Begin at the line with "26082 W PIUTE Avenue, Buckeye, AZ 85396" and output every line through the end of the records, exactly as given. Omit pictures.

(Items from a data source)

*** Block opens ***

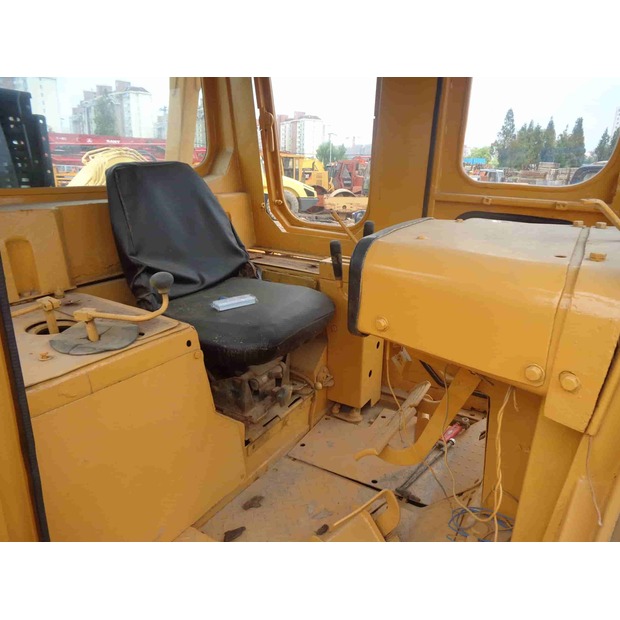 2023 Caterpillar D8K-47399745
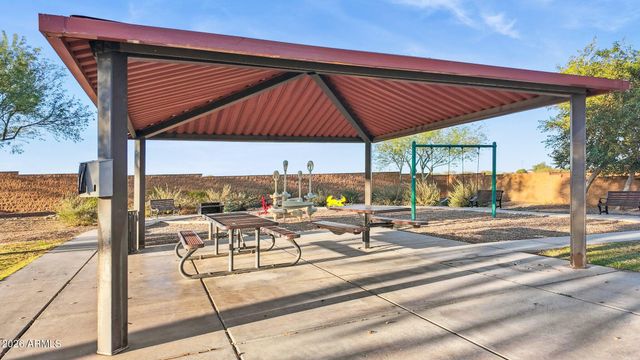 26082 W PIUTE Avenue, Buckeye, AZ 85396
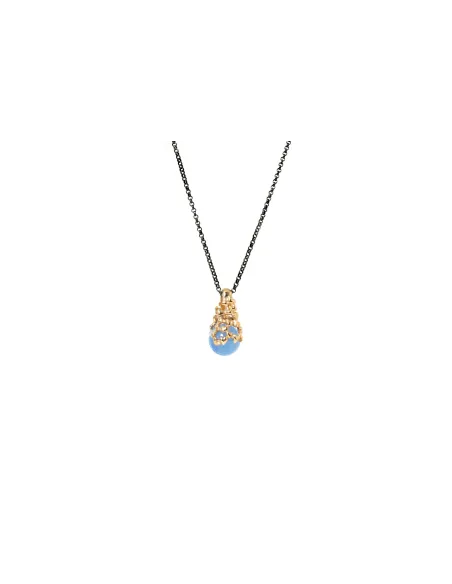 PER BORUP | Hearts Changeling vedhæng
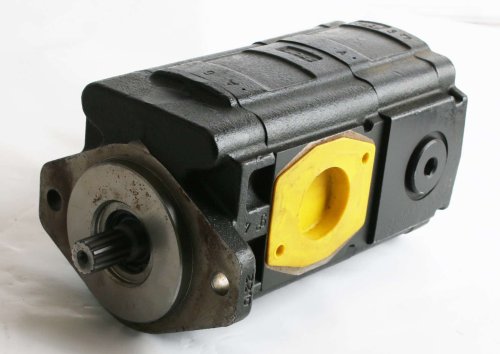 SANY HYDRAULIC GEAR PUMP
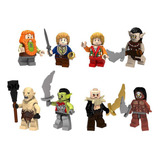 Minibuild Senhor Aneis Exercito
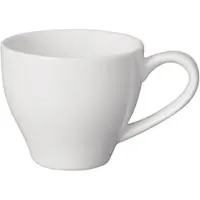 Olympia Espressokopjes Wit Porselein 12 cl (12 stuks)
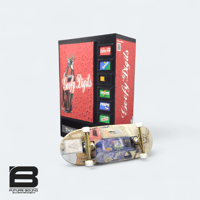 Image 2 of The Vending Machine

*** Block closes ***

• **REPLY TO THE EXERCISE**
 26082 W PIUTE Avenue, Buckeye, AZ 85396
 PER BORUP | Hearts Changeling vedhæng
 SANY HYDRAULIC GEAR PUMP
 Minibuild Senhor Aneis Exercito
 Olympia Espressokopjes Wit Porselein 12 cl (12 stuks)
 Image 2 of The Vending Machine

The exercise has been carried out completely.